Barcelona Airport mass flight cancelations after brutal riots
More than 8,000 demonstrators managed to storm Barcelona’s El Prat Airport Dozens of flights have been canceled, leading to air traffic collapse and leaving hundreds of passengers stranded. Some of the passengers also barely escaped the clashes between police and the angry crowds.
Barcelona’s El Prat Airport has become a scene of brutal clashes between the crowds of Catalan protesters and police in riot gear today. Videos from the airport showed officers in full riot gear brutally dispersing the crowds by beating people with batons and pushing them to the ground. Police were seen chasing the crowds at the entrance to the airport as well as fighting the protesters in its hallways.

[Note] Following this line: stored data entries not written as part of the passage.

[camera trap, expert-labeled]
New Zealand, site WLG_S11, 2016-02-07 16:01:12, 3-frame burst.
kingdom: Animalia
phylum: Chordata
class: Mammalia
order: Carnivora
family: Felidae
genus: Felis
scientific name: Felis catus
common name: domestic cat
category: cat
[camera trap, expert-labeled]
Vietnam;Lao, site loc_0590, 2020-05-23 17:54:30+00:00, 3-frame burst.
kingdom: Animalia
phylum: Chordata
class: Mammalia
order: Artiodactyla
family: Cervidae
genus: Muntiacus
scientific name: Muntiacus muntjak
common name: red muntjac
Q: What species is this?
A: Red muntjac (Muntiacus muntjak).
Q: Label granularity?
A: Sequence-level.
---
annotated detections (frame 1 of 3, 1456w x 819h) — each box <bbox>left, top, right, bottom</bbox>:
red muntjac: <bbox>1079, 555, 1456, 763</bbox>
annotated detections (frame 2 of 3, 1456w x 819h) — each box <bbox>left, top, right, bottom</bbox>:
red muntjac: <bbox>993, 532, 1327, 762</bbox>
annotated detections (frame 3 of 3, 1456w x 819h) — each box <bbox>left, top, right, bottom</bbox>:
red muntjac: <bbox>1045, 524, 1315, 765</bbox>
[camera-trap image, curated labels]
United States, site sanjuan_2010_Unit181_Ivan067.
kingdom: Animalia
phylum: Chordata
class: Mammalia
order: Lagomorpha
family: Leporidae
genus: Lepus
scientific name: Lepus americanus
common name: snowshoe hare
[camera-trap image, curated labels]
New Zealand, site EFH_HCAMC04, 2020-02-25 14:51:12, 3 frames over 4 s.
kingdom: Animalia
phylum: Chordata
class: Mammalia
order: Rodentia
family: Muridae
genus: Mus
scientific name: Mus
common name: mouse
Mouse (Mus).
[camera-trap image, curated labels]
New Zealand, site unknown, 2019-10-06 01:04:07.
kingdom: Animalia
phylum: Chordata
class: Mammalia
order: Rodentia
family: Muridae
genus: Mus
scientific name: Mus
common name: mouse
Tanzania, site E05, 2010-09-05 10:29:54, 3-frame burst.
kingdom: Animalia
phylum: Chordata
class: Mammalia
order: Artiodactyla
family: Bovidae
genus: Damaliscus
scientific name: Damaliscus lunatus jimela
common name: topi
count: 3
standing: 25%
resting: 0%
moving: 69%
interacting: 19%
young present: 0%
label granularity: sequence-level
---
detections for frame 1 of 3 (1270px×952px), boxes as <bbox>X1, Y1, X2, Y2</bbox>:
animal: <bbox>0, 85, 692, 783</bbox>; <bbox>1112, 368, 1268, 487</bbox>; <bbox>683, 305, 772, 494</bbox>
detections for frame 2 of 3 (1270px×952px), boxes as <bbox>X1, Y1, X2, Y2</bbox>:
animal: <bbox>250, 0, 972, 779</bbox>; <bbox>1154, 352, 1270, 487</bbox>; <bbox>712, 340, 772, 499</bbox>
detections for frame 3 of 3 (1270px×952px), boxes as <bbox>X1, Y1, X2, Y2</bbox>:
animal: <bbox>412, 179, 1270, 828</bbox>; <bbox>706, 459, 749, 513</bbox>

The Spanish Supreme Court’s decision on Monday to sentence the Catalan officials behind the referendum to between nine and 13 years has sparked a storm of protests in the capital of the wealthy autonomous Spanish province. The court also issued a European arrest warrant for former regional president Carles Puigdemont.
Crowds of people poured into the streets of Barcelona within mere minutes of the ruling. Soon, Democratic Tsunami, a local group in favor of a more active form of civil disobedience, called on tens of thousands of its members to march on the city airport, located 15 kilometers away from the center of Barcelona.
About 8,000 demonstrators managed to get inside the airport, effectively stalling operations at the facility. Dozens of flights have been canceled, leading to air traffic collapse and leaving hundreds of passengers stranded. Some of the passengers also barely escaped the clashes between police and the angry crowds.
Croatian football star Ivan Rakitic, who currently plays for FC Barcelona, was among those caught up in the ordeal; he was seen walking along the highway near the embattled airport.
The clashes at the airport follow mass protests in the Catalan capital itself, which saw some Barcelona streets blocked by demonstrators. Protest rallies have also been reported in several big Catalan municipalities, such as Girona and Lleida.
Tensions between the Catalans and the Spanish central government have hardly subsided over the two years since the ill-fated independence vote, which Madrid declared illegal and invalid, as about a half of the seven-million-strong provincial population still support independence.
eTN had reported about protests in Catalonia for years.